No one can tell you whether or not there will pomps in the surf zone at oak island from may 31 to june 7. We aren't fortune tellers.

You may catch them 2 and 3 at a time on drop rigs, you may catch nothing but sharks and rays, or any of a thousand options in between. Even a report from the exact same spot of beach, using the exact same bait at the same time of day, from a week before you get there won't guarantee you the same results.


----------



## jvn11 (Apr 17, 2009)

Agreed, a lot of it depends on factors like surf conditions, water clarity, etc. Pomps tend to prefer fairly clear water and reasonably calm surf. I've had lots of success on the south-facing beaches with a light north to northeast wind, but if the fish aren't around it won't matter. 
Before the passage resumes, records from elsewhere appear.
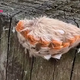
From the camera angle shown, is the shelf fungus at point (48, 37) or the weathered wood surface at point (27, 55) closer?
the shelf fungus at point (48, 37)

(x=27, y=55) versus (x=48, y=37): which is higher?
(x=48, y=37)

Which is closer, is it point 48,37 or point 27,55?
point 48,37

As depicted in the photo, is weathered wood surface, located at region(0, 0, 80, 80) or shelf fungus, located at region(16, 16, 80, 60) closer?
shelf fungus, located at region(16, 16, 80, 60)

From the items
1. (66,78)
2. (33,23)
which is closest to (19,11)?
(33,23)
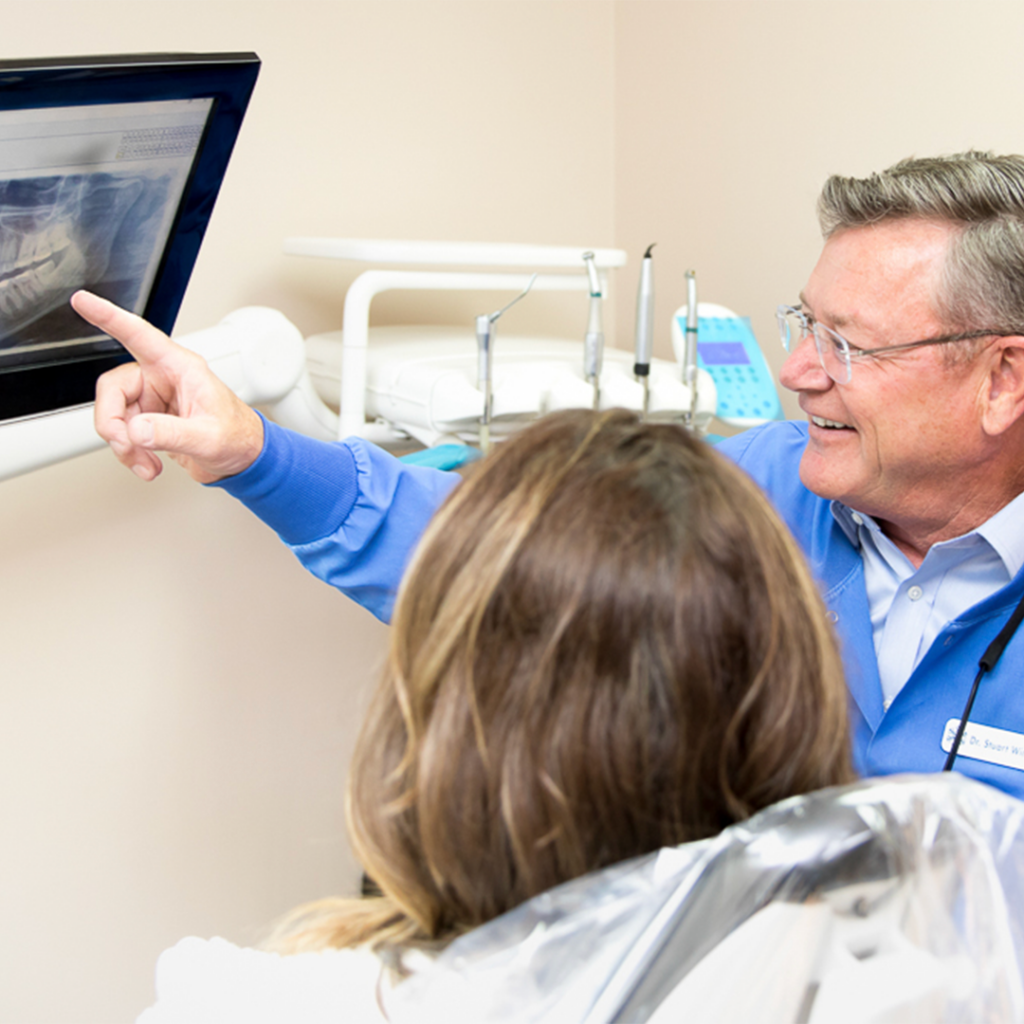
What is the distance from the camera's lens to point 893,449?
121 cm

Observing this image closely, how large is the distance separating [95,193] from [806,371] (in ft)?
2.57

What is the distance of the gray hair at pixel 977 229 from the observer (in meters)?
1.15

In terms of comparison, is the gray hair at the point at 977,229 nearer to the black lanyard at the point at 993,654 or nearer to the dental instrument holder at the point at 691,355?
the black lanyard at the point at 993,654

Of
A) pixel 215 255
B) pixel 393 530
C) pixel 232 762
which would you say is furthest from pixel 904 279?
pixel 232 762

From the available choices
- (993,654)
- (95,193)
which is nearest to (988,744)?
(993,654)

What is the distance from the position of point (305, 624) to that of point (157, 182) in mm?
961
In my experience, pomps aren't as plentiful in early June as they are in August/September, but the ones that are around tend to be larger than average.


----------



## dbigsby (Feb 16, 2004)

I would use shrimp, live or dead for pomps. If live shrimp are around by then you may want to try the creeks on the Island. Try 40th St, 17St or Barbee St for shrimp for creek shrimp.


----------



## CarolinaSaltLife (Apr 28, 2013)

I wanted to know what is COMMON in the surf. If I wanted my fortune read fisherman would be the last people I asked no offense ;+) it's just a question of what is COMMON in the surf that time of year. If I was asked what is COMMON in August, September, and October I could tell you a many of fish that doesn't mean they will be there that is kind of a no duh I thought would obviously be thrown out of this discussion since I said I've surf fished quite a lot. Unless you guys think I catch whatever is out there in August, September, and October every time I go :+).


----------



## dudeondacouch (Apr 6, 2010)

Well, water temps are lower this year so far by 4°-5° F respective to the date, so I _expect_ things to progress a little more slowly as far as spring/summer fishing goes.

I was catching quite a few citation-size Pomps at the end of May last year (Holden Beach,) so I don't think it's unreasonable that they will be there. But as you said, they may not be... or they may be too far for you to reach... or they may be bunched up on the other end of the island from you. I would say that if the water and weather cooperate, you should be looking at good fishing that week. (Also dependent on your location on the island, and possibly sand flea availability.)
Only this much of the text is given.